**Directions:**
In the text about Arboretum work parties, write out the part starting with "Many restoration team" and going on through "email@example.com or 608-265-5214.", swapping each "team leaders" for "crew leaders".

═════ Reading passage ═════

As UW–Madison prepares to reopen campus and resume in-person classes and activities, Arboretum staff and volunteers are resuming a regular schedule of Saturday restoration work parties, along with other public events, and we are working toward reopening the Visitor Center to the public. Since volunteers play a key role in both operations, planning has focused on comfort and safety, reorganizing volunteer workspace, replacing essential tools and supplies, and refreshing skills and knowledge. We also continue to monitor COVID spread and follow public health recommendations. While we are hopeful about welcoming people back to work parties, educational programs, and the Visitor Center, we know process and operations are still subject to uncertainty. The health and safety of visitors, volunteers, and staff are our highest priority.
After a 17-month hiatus, we will resume restoration work parties on Saturday, September 4, and we look forward to welcoming community members back to restore prairie, savanna, woodland and wetland restoration at four Arboretum sites. As in the past, adults are welcome to attend work parties, and no advance registration or experience is necessary. Groups and youths may participate with advance arrangements. Volunteer team leaders manage the site projects at each work party and provide tools and training for all participants, with coordination and support from Marian Farrior.
We’ve added a new site to our work party rotation – the Lost City Forest. The work party schedule for the rest of 2021 is:
- First Saturday: Wingra Oak Savanna. Meet at the Arbor Drive parking lot, off Monroe Street.
- Second Saturday: Core Area and Curtis Prairie. Meet at the Visitor Center.
- Third Saturday: Grady Tract. Meet at the Grady Tract parking lot, southeast corner of Seminole Highway and West Beltline Frontage Road.
- Fourth Saturday: Lost City. Meet at the Martin Street parking lot, off Fish Hatchery Road.
Many restoration team leaders have stayed connected with the Arboretum during the pandemic. They have worked individually or in small, distanced groups to remove invasive species, participated in training on fostering an inclusive and welcoming environment, and attended educational field trips to State Natural Areas. Staff are preparing team leaders to resume work parties by replacing old equipment and tools, stocking up on work party snacks, and reorganizing the lab space and gear to make things more accessible. We hope these efforts will facilitate productive, enjoyable, and safe restoration work with community members. If you have questions about restoration work parties, contact Marian, restoration work party manager, at email@example.com or 608-265-5214.

═════ Dataset content ═════

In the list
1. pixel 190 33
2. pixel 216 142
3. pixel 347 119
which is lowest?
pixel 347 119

═════
═════ Dataset content ═════

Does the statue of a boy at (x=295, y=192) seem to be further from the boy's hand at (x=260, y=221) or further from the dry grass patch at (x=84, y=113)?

═════

**Solution for this problem:**
Many restoration crew leaders have stayed connected with the Arboretum during the pandemic. They have worked individually or in small, distanced groups to remove invasive species, participated in training on fostering an inclusive and welcoming environment, and attended educational field trips to State Natural Areas. Staff are preparing crew leaders to resume work parties by replacing old equipment and tools, stocking up on work party snacks, and reorganizing the lab space and gear to make things more accessible. We hope these efforts will facilitate productive, enjoyable, and safe restoration work with community members. If you have questions about restoration work parties, contact Marian, restoration work party manager, at email@example.com or 608-265-5214.